1) About an hour before you want to make the cake, put the rhubarb in a small bowl and sprinkle with turbinato (granulated) sugar. Set aside until the sugar is dissolved.

2) Preheat oven to 325*F

3) Using the wrapper from the butter, grease and flour a 9-inch cake pan and cut a circle of parchment paper to line the bottom. A springform pan will make it easier to remove the cake. If you don’t have one, cut two long strips of parchment paper and place them crosswise at he bottom of the pan, underneath the parchment circle with the excess strips folded over the sides of the pan. You can use these “handles” to remove the cake.

4) Using a stand or hand-held mixer, beat the softened butter and sugar together until pale, light, and fluffy (about 4 minutes at medium speed). Stir in the almond flour; beat in eggs, one at a time, until the batter is airy and soft.
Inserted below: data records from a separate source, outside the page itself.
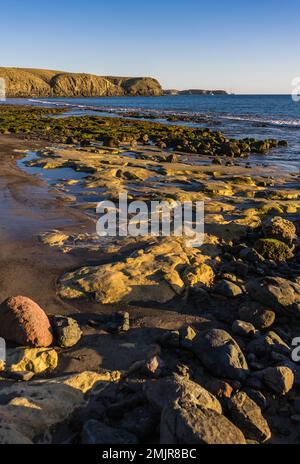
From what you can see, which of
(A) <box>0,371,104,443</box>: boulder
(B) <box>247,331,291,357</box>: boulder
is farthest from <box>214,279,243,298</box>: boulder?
(A) <box>0,371,104,443</box>: boulder

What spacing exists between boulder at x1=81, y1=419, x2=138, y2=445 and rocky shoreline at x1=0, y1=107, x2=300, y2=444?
0.01 metres

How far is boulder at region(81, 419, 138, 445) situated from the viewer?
14.8ft

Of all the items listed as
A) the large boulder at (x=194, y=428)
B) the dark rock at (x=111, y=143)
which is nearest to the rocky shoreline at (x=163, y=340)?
the large boulder at (x=194, y=428)

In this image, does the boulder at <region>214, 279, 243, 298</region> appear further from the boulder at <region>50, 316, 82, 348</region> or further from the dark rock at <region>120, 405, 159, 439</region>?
the dark rock at <region>120, 405, 159, 439</region>

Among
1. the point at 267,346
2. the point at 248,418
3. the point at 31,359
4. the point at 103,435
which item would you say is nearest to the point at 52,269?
the point at 31,359

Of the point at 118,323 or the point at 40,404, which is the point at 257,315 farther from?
the point at 40,404

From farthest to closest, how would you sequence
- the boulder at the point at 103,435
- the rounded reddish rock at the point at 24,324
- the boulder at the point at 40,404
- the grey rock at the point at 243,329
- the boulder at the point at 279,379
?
the grey rock at the point at 243,329, the rounded reddish rock at the point at 24,324, the boulder at the point at 279,379, the boulder at the point at 40,404, the boulder at the point at 103,435

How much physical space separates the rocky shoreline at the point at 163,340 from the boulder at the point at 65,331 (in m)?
0.02

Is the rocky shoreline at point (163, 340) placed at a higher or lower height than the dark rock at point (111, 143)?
lower

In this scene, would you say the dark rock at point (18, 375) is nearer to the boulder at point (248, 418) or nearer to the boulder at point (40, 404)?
the boulder at point (40, 404)

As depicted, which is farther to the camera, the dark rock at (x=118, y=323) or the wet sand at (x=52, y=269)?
the dark rock at (x=118, y=323)

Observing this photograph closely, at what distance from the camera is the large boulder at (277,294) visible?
7875 mm

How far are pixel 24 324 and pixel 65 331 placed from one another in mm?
678

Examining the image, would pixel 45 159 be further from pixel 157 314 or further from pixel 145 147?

5) With a large spoon, fold in the vanilla extract, orange juice, and zest. Add polenta, baking powder, and salt, still folding gently.

If using whole cardamom: crack the pods, remove the seeds, and crush the seeds using a pestle and mortar. If using ground cardamom: skip this step. Fold the cardamom into the batter until evenly distributed.

6) Spoon the batter, which should be a mousse-like consistency, into the prepared pan and smooth it out to the edges with a spatula.

Take the marinated rhubarb pieces out of their syrup and drain on a paper towel. Press the rhubarb into the cake batter and scatter the sliced almonds over the top. Some of the rhubarb pieces will sink during baking, so you will end up with a rhubarb-studded cake.

Note: The leftover syrup at the bottom of the rhubarb bowl is delicious on yogurt or ice cream, or you can pour it over a slice of the cake just before serving.

7) Set the prepared cake pan on a baking sheet and bake in the preheated oven 50–60 minutes. The cake should be firmly set in the middle and a deep golden brown on top. Remove from the oven and let sit 5–10 minutes, until the cake shrinks away from the sides. Then remove from the pan and leave to cool on a wire rack.